One of the fundamental aspects of drug development is confirming the validity of potential drug targets. Two key insights from target validation studies are worth noting:
• First, it’s often more challenging to shrink an established cancer in vivo than to inhibit tumor formation or growth. This emphasizes the importance of focusing on therapies that not only prevent cancer development but also have a pronounced impact on existing tumors.
• Second, while metabolic targets identified through large screens may seem promising, their effectiveness in vivo can vary significantly. Therefore, thorough validation is crucial to ensure that these targets are viable for drug development.
Patient-Derived Xenograft (PDX) trials have emerged as valuable tools for predicting the effectiveness of targeted therapies. Treating PDX models akin to Phase 1 trials can expedite drug development, offering insights into how therapies will perform in clinical settings. This approach often outperforms studying heterogeneity in a limited number of models, as PDX trials provide a broader spectrum of insights.
Identifying druggable targets is a pivotal step in cancer drug development. Several strategies have been employed in this pursuit.
• First, the development of mutant-selective inhibitors has been promising. These inhibitors specifically target cancer-associated mutations, increasing their precision and minimizing off-target effects.
• Second, focusing on dispensable lineages, such as B cells and certain solid tumors like breast and prostate cancer, has shown potential, although this approach may not be applicable to all cancer types, such as pancreatic cancer.
• Third, preclinical models, including mouse knockouts and platforms like DepMap, aid in assessing druggability by offering insights into target function.
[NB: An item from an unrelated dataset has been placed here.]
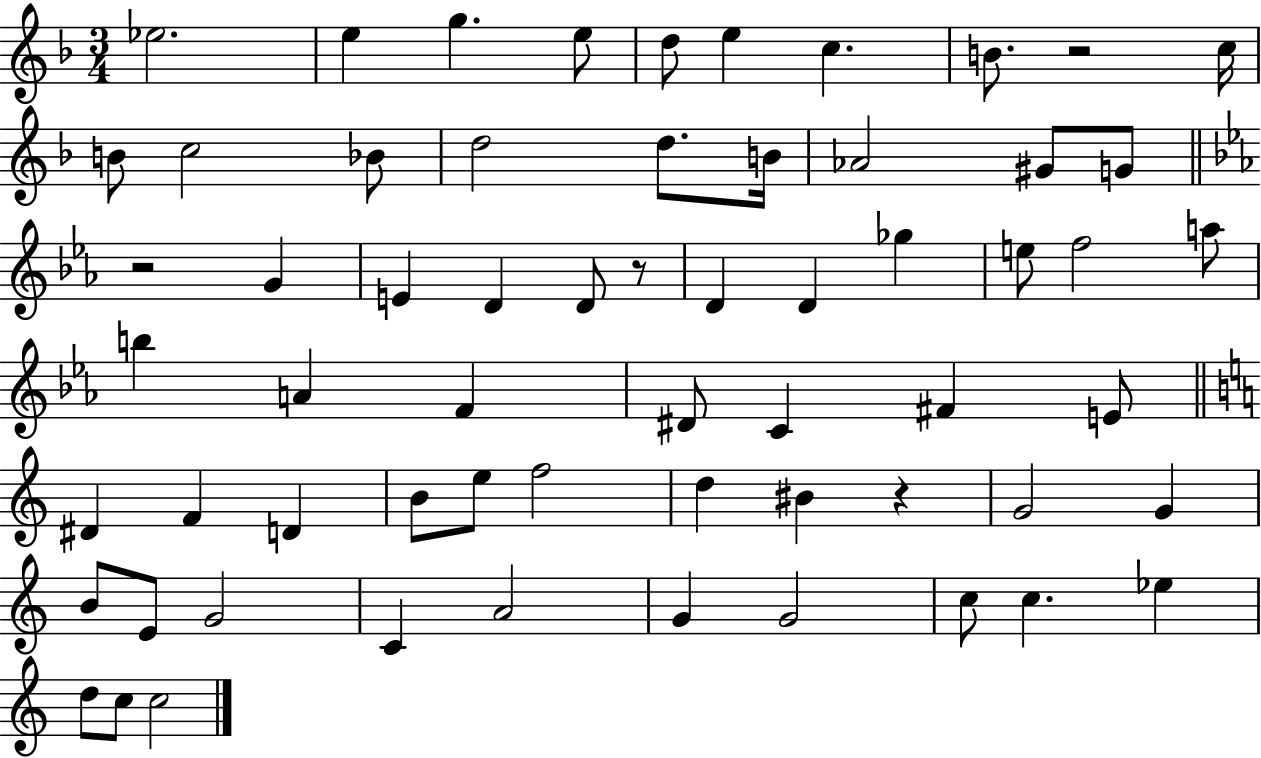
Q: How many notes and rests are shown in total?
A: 62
Challenges in Drugging the Undruggable:
Around 60% of proteins in various pathways lack catalytic activity, posing significant challenges in targeting them directly. Approaches to address this issue include:
1. Disrupting Protein Interactions: This involves the development of direct competitive inhibitors (e.g., Venetoclax targeting BCL2) or allosteric inhibitors, as seen in HIF2a and KRAS G12C inhibitors like sotorasib and adagrasib.
2. Degraders and PROTACs: Heterobifunctional degraders are a promising avenue, although they require clinical validation. Initially, most efforts in this field focused on already druggable proteins like ER, AR, RAF, and EGFR. However, recent advancements in technology are enabling the targeting of previously undruggable proteins.
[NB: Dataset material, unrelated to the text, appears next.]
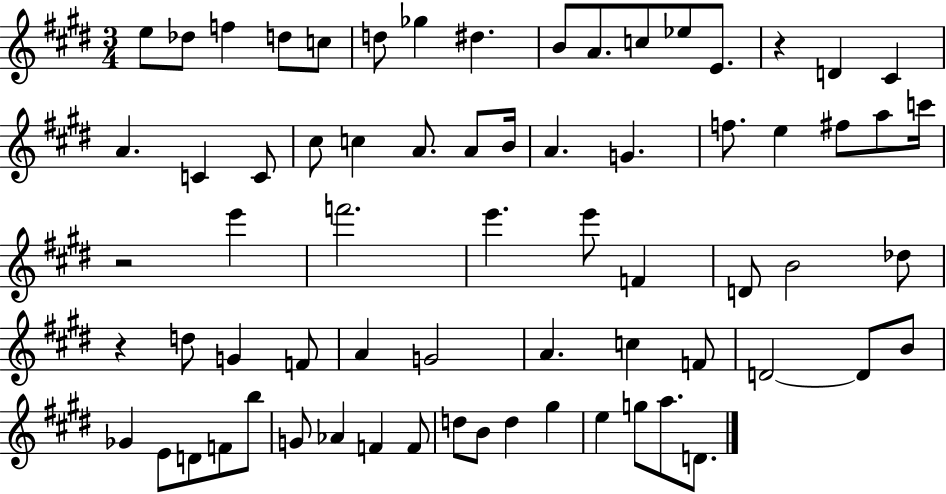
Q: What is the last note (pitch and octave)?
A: D4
3. Phenotypic/Cell-Based Screens: High-throughput screens on cell lines that reflect the function of a specific target have gained traction. This approach enables the identification of novel drug candidates based on their impact on cancer cells’ behavior.
In conclusion, cancer drug development demands a comprehensive approach that encompasses target validation, leveraging predictive models like PDX trials, assessing druggability through various strategies, and innovating to tackle the challenge of drugging the undruggable. These lessons from target validation studies and the evolving approaches to druggability provide valuable insights into the complex journey of developing effective cancer therapies.